AI agents are AI-powered software tools capable of performing multi-step tasks for users with minimal supervision. These autonomous systems can handle repetitive tasks that typically require manual effort. Beyond natural language processing, AI agents can make decisions, solve problems, and interact with their environment to execute actions.
Unlike traditional AI chatbots that rely solely on training data, AI agents store past interactions in memory and use this up-to-date information to plan future actions.
What is Google’s agentic experience?
Powered by the new Gemini models, Google has introduced several agent prototypes.
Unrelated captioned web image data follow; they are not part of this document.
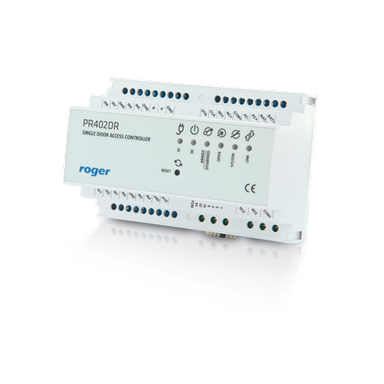 ROGER PR402DR-12VDC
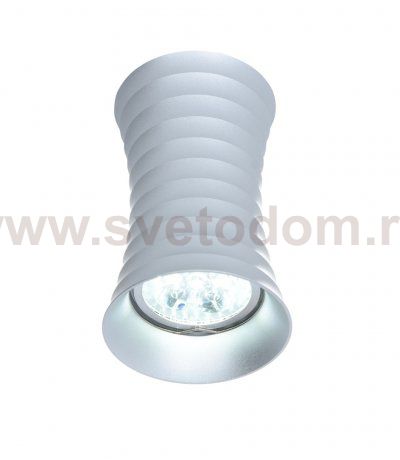 Накладной светильник Lumina Deco Corbi LDC 8052-A SS-D70*H115 SL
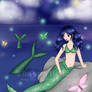 Mermaids: Mysterious Night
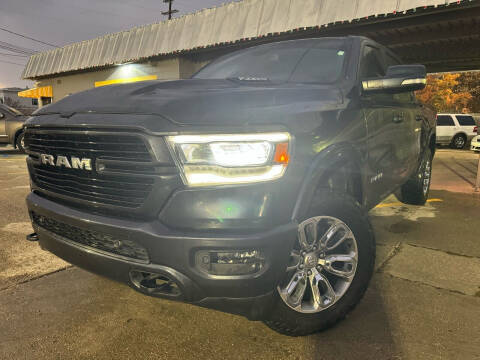 2020 RAM 1500 for sale at Auto Direct in Mandeville LA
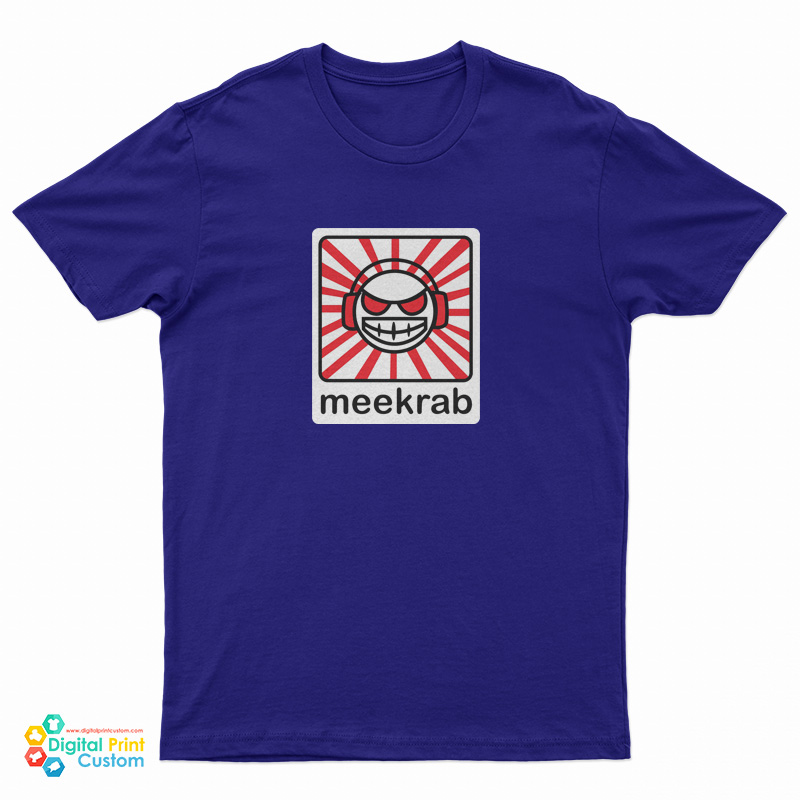 Kumar Patel Meekrab T-Shirt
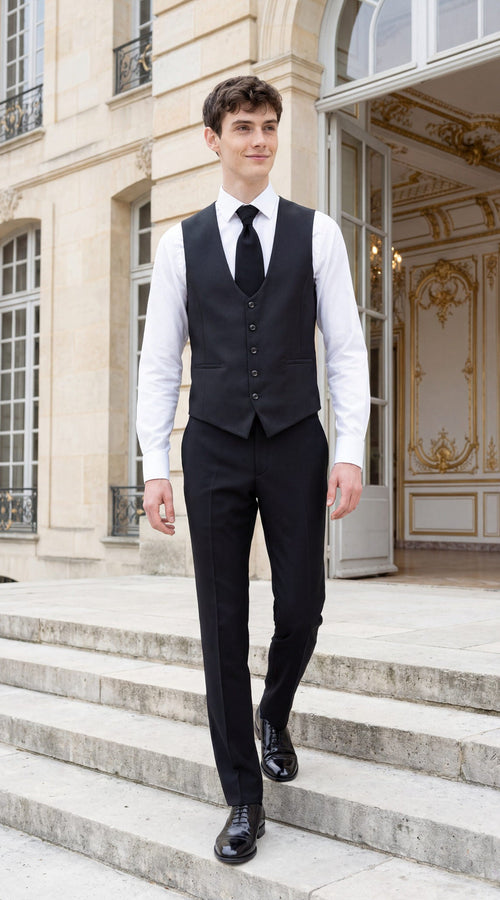 Masculini 4014 - 101 - hochzeitsrausch Webshop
These include updates to:
- Project Astra: A research prototype exploring the capabilities of a universal AI assistant.
- Project Mariner: Designed for web browser-based human-agent interaction.
- Jules: An AI-powered code agent for developers.
Project Astra
Also Read
Previewed at Google’s annual developer conference, Google I/O 2024, Project Astra is a prototype AI agent envisioned as the future of AI assistants. It interacts with the real world by “remembering” what it “sees” and “hears” through a smartphone’s camera and microphone.
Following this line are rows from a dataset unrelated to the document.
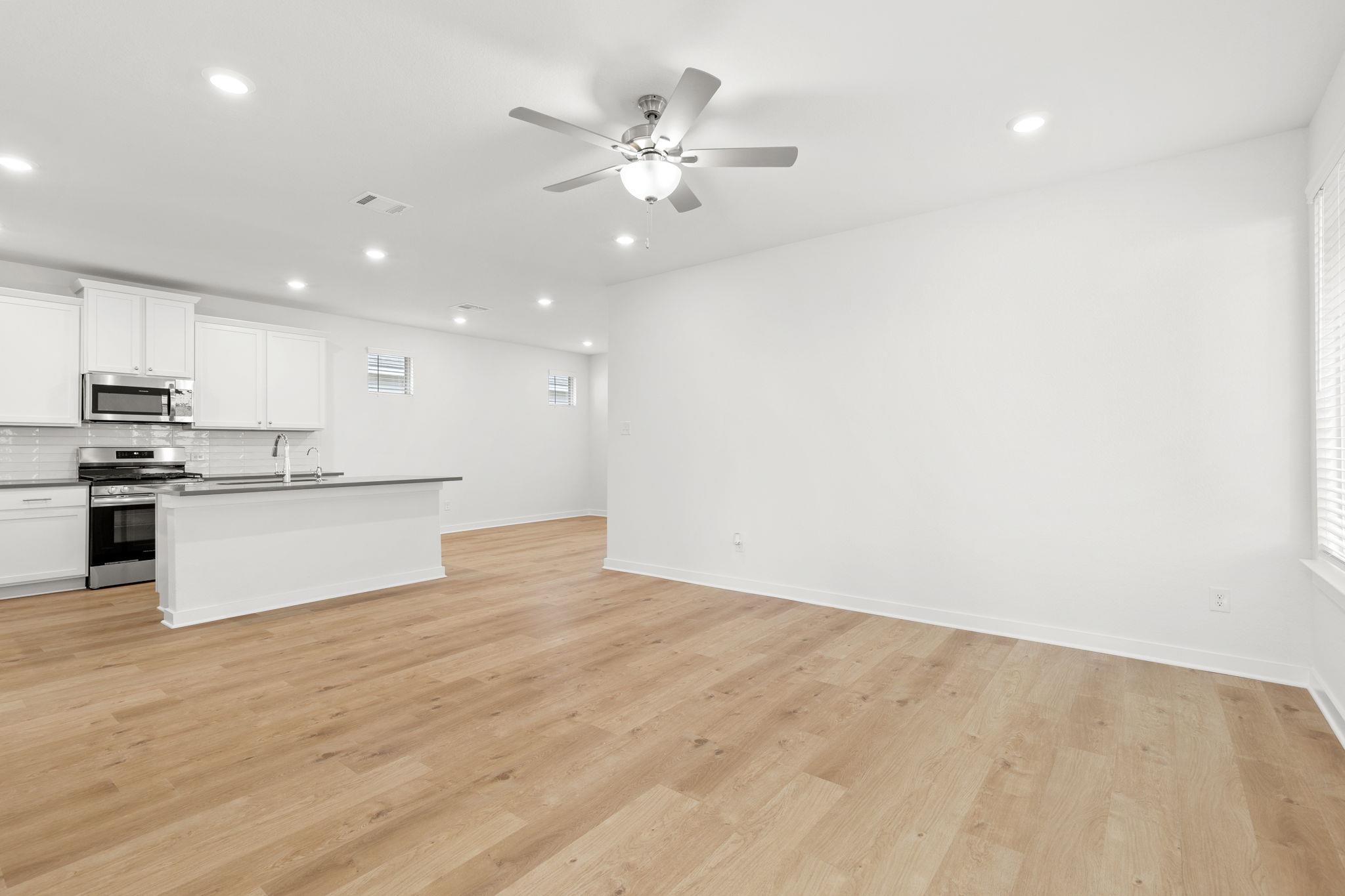 645 Salamander St, San Marcos, TX 78666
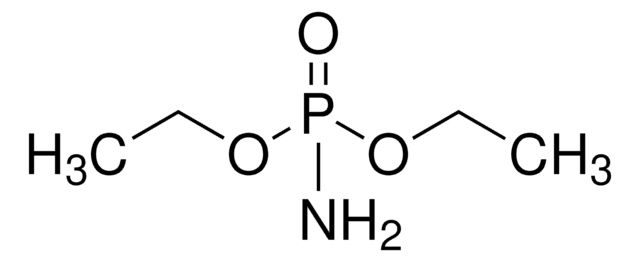 Diethylphosphoramidat 98%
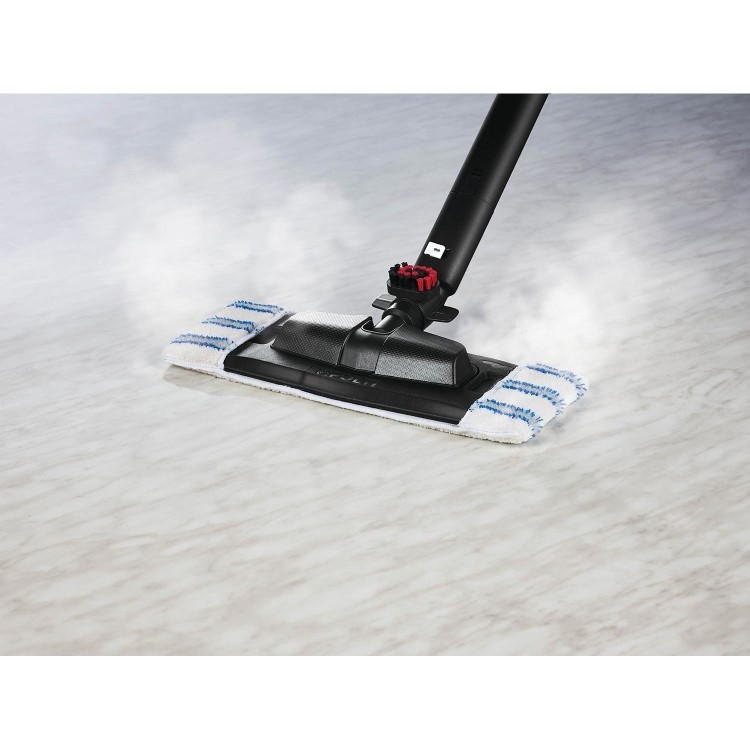 Polti PTGB0071 Vaporetto Pro 95 Turbo Flexi Steam Cleaner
With Gemini 2.0, Project Astra has been enhanced with the following features:
- Multilingual and mixed-language conversation capabilities.
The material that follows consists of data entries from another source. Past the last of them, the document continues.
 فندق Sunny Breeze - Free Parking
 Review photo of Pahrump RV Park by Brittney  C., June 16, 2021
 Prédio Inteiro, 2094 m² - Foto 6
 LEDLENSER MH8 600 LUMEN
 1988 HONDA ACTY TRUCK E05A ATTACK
- Understanding of accents and uncommon words.
- Access to Google Search, Lens, and Maps.
- Improved personalisation through 10-minute in-session memory.
- Reduced latency for smoother performance.
Project Mariner
Project Mariner is a research prototype designed to explore human-agent interaction via a web browser. It can analyse and reason across information on a browser screen, including pixels and web elements such as text, code, images, and forms.
Using an experimental Chrome browser extension, Mariner can complete tasks by leveraging this information. Although still in its early stages and prone to inaccuracies and delays, Google said the AI agent will improve rapidly over time. Currently, it is available to select testers.
Jules
Jules, Google’s AI-powered code agent, integrates directly into GitHub workflows. It can tackle programming issues, create plans, and execute them under a developer’s supervision.
Developers can use Jules to offload Python and Javascript tasks, including bug fixes, multi-step planning, and modifying multiple files.
Agents in gaming
Google has developed gaming AI agents using the Gemini 2.0 model. These agents help players navigate virtual environments in video games, reasoning about gameplay based solely on on-screen actions. They can offer real-time suggestions and act as virtual gaming companions.
Additionally, gaming agents can access Google Search to fetch information relevant to the game being played.